Derm Topics

JDD Buzz Series: Implicit Bias and Clinical Decision Making in Psoriasis

Do implicit bias and race-compliance stereotyping impact clinical decision making in psoriasis? A feasibility study published in the February issue of the Journal of Drugs in Dermatology sought to answer this question.

To learn more about the key findings and takeaways, I interviewed one of the authors, Rithu Srikantha, MD, associate professor of dermatology at the Feinberg School of Medicine/Northwestern Medicine.

What led you to want to investigate implicit bias and its effects on decision making in managing psoriasis?

Implicit bias plays a role in clinical decision making in all fields of medicine and dermatology is no exception. We wanted to highlight the potential for racial implicit bias to impact decision making with a common disease like psoriasis, a disease with a well-established standard of care.

How did you conduct the study and what were your key findings?

The study was conducted with an online survey, which included a randomized clinical vignette describing either a black or white patient with severe plaque psoriasis. The survey was distributed through the Association of Professors of Dermatology (APD) listserv to U.S. dermatology residents. Participants were asked to select the best patient management option and to complete two Implicit Association Tests (IAT). Additionally, participants were asked to describe their attitudes toward implicit bias using a Likert scale.

We did not find any significant difference in dermatology residents’ management of severe psoriasis between the black and white patient.

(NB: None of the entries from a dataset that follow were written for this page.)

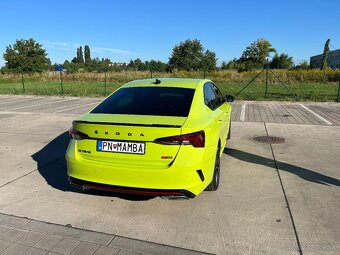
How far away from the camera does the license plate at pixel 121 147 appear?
3230mm

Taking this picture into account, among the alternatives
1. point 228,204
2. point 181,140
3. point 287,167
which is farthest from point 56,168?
point 287,167

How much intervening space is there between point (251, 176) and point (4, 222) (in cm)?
328

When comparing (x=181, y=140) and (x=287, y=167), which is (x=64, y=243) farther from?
(x=287, y=167)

While we did not find statistically significant results, we did find that residents were more likely to recommend biologic therapy to the black patient compared to the white patient.

Did the results affirm your hypothesis or surprise you?

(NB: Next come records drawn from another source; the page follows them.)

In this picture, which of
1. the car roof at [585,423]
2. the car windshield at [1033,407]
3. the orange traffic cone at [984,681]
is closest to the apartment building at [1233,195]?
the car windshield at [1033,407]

The results were ultimately surprising and lead to further questions. We anticipated participants would be more likely to select biologic therapy for the white patient based on prior Medicare data. With these surprising results we wondered if these results could be related to increased awareness of bias and hypercorrection or social desirability bias.

In addition to the vignette, you also asked respondents about implicit bias. What results were most surprising to you?

A majority of residents had formal prior implicit bias education in their residency training and felt this should be included. There has been an increased cultural awareness toward implicit bias and mandatory training in all levels of medical education. Dermatology residents seem to be open to this shift.

We did get more varied responses when we asked residents if implicit bias may impact their own decision making, and this was somewhat surprising. This suggests that while residents are interested in learning about and discussing racial implicit bias, they may be more resistant to accepting that it may actually influence decision making.

What are some takeaways from this study? What should dermatologists – and the medical community at large – consider in light of this study?

We had a limited number of responses in this study so it is hard to make far reaching conclusions regarding resident attitudes. However, we do hope this study spurs discussion about the role implicit bias, specifically racial implicit bias, may play in our day-to-day clinical decision making as dermatologists.